El poema se compone de oraciones, imágenes que elevan la mirada hasta el fondo del duelo de la vida, es una devoción que da sentido al instinto más puro de la especie.
La palabra nos salva de la nada porque hace que la nada no destruya el hilo que da vida a nuestros sueños más allá de la muerte y sus esbirros. Es nuestra fe: engendra trascendencia.
Por el poema es posible volar a ras de tierra para ver cómo crecen las semillas de la bondad, la verdad y la belleza.
El poema es el latido de la vida. Su verdad es terrible: también muere.
La materia del poema es el poema.
El poema es materia maleable: importa en su decir cómo lo dice (no hay querella de fondo con la forma).
La línea de tensión es siempre imaginaria. Hay que tensarla en todos los sentidos.
El poema es siempre impersonal: desaloja las máscaras para mostrar que todo rostro oculta una carencia y un sueño inalcanzable.
Hay que regar la tierra del poema, inventar el paisaje, darle cuerpo.
También es la memoria arquitectura. Y ruina romántica: viejas losas comidas por la hierba y el sol poniente tras los arcos desnudos, entre columnas que ya tan sólo enmarcan la lenta somnolencia del pasado, los ojos adheridos a la hiedra y el vómito de la melancolía.
Por eso es el poema, en su mudanza, una suerte de sagrado sortilegio, un eco de palabras sanadoras que hay que decir despacio y por su orden.

···

§ **QUÉ HARÁS**: Reescribe el fragmento del texto sobre el poema que empieza en "El poema es el latido" y termina en "un sueño inalcanzable.", y cambia "máscaras" por "caretas".

···

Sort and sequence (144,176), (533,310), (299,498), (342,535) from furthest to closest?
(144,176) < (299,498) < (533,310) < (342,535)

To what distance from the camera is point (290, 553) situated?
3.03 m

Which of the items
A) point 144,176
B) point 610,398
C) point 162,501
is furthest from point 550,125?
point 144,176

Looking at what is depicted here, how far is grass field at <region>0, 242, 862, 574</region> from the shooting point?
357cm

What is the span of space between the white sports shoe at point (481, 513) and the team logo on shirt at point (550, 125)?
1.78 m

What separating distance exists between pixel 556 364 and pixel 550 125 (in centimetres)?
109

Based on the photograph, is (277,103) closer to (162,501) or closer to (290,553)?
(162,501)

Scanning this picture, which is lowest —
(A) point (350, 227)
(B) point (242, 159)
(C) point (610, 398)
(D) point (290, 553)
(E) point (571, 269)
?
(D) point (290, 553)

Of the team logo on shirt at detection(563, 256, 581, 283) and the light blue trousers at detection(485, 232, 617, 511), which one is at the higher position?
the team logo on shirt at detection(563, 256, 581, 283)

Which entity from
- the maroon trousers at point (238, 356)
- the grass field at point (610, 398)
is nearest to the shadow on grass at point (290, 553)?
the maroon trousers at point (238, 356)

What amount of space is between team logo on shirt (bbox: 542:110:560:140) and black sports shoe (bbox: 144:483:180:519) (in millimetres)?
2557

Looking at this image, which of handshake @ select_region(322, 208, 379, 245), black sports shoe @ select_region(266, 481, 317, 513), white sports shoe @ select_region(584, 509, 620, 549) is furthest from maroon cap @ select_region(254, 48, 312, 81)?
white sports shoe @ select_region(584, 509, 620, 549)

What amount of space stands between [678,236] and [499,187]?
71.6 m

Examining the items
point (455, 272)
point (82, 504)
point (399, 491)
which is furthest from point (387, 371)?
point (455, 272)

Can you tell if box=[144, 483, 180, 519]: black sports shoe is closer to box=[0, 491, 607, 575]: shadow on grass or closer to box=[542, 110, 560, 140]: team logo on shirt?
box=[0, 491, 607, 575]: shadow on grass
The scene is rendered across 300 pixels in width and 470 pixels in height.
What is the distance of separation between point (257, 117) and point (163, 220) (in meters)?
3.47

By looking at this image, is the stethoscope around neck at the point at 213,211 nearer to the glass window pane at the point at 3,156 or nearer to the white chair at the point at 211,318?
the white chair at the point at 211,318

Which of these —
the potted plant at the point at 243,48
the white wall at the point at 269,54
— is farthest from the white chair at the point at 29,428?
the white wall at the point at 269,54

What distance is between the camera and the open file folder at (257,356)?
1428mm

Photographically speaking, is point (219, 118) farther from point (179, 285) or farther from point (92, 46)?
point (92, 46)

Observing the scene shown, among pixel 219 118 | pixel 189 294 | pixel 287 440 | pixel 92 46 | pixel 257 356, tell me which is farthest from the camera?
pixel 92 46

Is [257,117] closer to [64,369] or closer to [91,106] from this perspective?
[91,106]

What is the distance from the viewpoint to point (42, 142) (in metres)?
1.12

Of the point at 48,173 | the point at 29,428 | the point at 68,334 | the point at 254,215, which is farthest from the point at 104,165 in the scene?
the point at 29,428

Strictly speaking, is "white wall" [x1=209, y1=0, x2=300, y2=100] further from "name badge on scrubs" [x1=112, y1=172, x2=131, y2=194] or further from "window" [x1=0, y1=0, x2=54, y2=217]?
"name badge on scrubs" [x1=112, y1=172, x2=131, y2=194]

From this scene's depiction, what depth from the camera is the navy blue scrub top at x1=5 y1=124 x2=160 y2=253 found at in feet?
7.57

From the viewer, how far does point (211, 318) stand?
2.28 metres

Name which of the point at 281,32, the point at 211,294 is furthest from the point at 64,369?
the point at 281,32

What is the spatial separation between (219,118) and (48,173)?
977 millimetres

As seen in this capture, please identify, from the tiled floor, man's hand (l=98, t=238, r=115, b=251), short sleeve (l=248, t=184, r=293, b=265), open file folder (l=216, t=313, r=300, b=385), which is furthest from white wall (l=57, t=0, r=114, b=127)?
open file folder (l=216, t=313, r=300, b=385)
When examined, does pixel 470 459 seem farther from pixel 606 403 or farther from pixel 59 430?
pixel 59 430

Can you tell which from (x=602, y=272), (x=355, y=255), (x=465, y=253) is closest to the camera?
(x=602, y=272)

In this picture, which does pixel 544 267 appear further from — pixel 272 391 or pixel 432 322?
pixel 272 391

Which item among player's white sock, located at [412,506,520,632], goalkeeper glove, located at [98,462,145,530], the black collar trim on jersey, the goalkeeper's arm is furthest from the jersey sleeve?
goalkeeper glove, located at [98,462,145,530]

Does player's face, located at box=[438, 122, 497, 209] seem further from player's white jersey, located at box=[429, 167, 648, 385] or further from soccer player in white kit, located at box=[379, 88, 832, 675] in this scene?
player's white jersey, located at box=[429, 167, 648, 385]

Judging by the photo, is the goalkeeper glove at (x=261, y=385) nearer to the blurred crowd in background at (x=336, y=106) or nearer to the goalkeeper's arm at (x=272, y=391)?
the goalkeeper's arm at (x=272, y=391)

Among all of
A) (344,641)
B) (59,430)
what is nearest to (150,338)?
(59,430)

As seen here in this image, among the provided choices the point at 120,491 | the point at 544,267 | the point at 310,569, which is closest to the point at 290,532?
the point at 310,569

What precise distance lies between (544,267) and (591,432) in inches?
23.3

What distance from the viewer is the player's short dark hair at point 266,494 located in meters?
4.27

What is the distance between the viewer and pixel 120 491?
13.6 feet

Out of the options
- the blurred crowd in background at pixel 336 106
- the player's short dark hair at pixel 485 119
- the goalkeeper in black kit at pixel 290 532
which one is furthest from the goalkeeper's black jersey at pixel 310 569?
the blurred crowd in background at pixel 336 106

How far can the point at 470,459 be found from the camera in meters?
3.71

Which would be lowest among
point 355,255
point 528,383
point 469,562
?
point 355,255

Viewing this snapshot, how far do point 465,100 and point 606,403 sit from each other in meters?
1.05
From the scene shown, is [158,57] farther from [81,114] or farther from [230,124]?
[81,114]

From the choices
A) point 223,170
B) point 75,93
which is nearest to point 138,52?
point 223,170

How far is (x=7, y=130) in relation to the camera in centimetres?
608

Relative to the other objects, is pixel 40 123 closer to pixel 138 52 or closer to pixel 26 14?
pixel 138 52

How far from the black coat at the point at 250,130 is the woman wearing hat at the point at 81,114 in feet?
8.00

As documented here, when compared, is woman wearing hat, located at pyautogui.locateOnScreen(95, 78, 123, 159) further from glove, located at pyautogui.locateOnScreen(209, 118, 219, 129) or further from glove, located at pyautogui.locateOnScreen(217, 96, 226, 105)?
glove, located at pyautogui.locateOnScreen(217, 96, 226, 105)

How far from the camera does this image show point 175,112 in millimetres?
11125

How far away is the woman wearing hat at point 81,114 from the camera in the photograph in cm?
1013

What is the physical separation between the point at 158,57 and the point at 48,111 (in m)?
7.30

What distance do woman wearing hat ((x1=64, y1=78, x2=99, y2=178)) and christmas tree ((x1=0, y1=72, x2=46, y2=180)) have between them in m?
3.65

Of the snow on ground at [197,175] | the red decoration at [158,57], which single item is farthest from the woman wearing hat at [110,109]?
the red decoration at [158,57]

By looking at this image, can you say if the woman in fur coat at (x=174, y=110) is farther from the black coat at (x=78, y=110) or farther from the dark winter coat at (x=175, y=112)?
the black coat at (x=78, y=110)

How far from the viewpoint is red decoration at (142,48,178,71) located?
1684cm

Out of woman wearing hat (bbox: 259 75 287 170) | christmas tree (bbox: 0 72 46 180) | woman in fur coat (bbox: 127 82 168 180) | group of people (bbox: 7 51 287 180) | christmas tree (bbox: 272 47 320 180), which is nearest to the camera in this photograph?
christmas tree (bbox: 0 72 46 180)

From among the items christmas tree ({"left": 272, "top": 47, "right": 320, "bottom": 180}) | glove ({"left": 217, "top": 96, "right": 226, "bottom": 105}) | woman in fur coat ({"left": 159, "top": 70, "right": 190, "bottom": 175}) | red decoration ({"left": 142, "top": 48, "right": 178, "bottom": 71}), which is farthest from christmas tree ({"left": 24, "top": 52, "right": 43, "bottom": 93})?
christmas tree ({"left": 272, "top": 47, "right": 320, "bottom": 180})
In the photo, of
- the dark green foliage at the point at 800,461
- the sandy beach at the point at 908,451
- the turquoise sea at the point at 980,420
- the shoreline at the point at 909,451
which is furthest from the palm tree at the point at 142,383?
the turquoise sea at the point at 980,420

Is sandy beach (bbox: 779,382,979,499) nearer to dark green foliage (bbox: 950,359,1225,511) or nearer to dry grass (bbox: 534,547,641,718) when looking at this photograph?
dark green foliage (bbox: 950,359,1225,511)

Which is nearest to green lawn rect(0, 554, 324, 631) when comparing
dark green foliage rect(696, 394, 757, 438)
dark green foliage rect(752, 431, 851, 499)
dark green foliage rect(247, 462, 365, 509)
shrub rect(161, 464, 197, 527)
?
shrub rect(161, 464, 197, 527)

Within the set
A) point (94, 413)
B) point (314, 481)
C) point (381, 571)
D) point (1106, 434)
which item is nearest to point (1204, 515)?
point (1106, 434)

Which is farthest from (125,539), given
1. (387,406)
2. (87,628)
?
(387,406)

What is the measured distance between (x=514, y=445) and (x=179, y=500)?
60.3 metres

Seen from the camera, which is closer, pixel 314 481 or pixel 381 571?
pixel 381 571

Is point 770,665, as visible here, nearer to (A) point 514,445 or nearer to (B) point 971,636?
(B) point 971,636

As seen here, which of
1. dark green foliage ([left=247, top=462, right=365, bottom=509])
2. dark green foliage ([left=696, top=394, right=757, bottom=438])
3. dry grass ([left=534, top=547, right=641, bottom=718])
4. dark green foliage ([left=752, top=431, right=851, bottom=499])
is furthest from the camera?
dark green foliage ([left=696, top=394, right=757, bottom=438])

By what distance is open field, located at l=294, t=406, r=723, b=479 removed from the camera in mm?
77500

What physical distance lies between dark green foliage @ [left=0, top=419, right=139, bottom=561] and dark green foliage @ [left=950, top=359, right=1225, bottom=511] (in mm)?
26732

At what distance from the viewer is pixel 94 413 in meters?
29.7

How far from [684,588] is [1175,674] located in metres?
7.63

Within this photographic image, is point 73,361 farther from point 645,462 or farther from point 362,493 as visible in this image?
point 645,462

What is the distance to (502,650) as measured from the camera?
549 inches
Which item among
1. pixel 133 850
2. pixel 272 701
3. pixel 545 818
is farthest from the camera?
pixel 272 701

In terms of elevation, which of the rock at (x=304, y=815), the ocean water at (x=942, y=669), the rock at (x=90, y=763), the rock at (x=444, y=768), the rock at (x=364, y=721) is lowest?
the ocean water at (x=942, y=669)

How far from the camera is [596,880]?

···

§ **TAREA RESUELTA**:
El poema es el latido de la vida. Su verdad es terrible: también muere.
La materia del poema es el poema.
El poema es materia maleable: importa en su decir cómo lo dice (no hay querella de fondo con la forma).
La línea de tensión es siempre imaginaria. Hay que tensarla en todos los sentidos.
El poema es siempre impersonal: desaloja las caretas para mostrar que todo rostro oculta una carencia y un sueño inalcanzable.